Dictionary of National Biography, 1885-1900/Houghton, John (d.1705)
HOUGHTON, JOHN (d. 1705), writer on agriculture and trade, studied for a time at Corpus Christi College, Cambridge (Cooper, Memorials of Cambridge, i. 154). He subsequently became an apothecary and dealer in tea, coffee, chocolate, and other luxuries, first ‘against the Ship Tavern in St. Bartholomew Lane, behind the Royal Exchange,’ but by 14 Dec. 1703 at the ‘Golden Fleece at the corner of Little Eastcheap in Gracechurch Street,’ London. He constituted himself a kind of agent for advertisers, and his advertisements appended to his ‘Collections’ are newspaper curiosities. He died in 1705. In the letters of administration, P. C. C., granted on 10 Nov. 1705 to his widow Elizabeth, Houghton is described as late of the parish of St. Leonard, Eastcheap, London. He was elected F.R.S. on 29 Jan. 1680, and served on the society's committee for agriculture.

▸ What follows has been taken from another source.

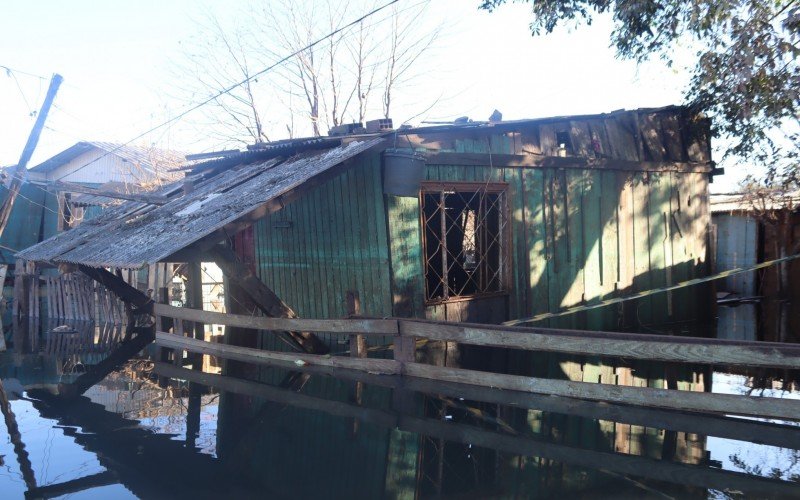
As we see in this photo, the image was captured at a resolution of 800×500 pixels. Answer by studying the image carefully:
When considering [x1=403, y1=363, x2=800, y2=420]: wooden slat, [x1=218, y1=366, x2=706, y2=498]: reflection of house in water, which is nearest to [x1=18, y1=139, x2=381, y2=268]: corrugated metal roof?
[x1=218, y1=366, x2=706, y2=498]: reflection of house in water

Houghton edited an entertaining periodical work entitled ‘A Collection of Letters for the Improvement of Husbandry & Trade,’ two vols. 4to, London, 1681–3. The letters treat of miscellaneous subjects, and were written by eminent authorities, Evelyn and Worlidge included. The editor excuses the want of arrangement, preferring a ‘libertine way of handling’ subjects before the ‘severest rules.’ An index accompanies each volume. Houghton first noticed the potato plant as an agricultural vegetable (ed. 1728, ii. 468), and that turnips were eaten by sheep (ib. i. 213, iv. 142–144). His ideas of improving trade are obsolete. In November 1691 he issued, with the approbation of the more distinguished fellows of the Royal Society, ‘A Proposal for Improvement of Husbandry and Trade,’ which ultimately took the shape of another ‘Collection’ published in weekly folio numbers, of which the first appeared on 30 March 1692, and the last (No. 583) on 24 Sept. 1703, forming, according to the editor's design, nineteen volumes. A selection from these miscellanies in four octavo volumes was published by Richard Bradley in 1727–8, with the title ‘A Catalogue of all sorts of Earths, the Art of Draining, of Brewing, of all sorts of Husbandry,’ and Houghton also published in 1693 a sixpenny sheet, containing ‘An Account of the Acres and Houses, with the proportional tax … of each county in England and Wales’ (reprinted in ‘Somers Tracts,’ ed. Scott, x. 596). To the ‘Philosophical Transactions’ he contributed in 1699 ‘A Discourse of Coffee’ (xxi. 311–17), and ‘The Conclusion of the Protestant States of the Empire, of the 23d of Sept. 1699 concerning the Calendar’ (xxii. 459–63).
[Alexander Andrews's Hist. of British Journalism, i. 88; Reliquary, i. 64, ii. 47–8; Encyclop. Brit. (9th ed.), i. 299; Donaldson's Agricultural Biog. p. 36; Local Gleanings, Archæolog. Mag. (1880), i. 275.]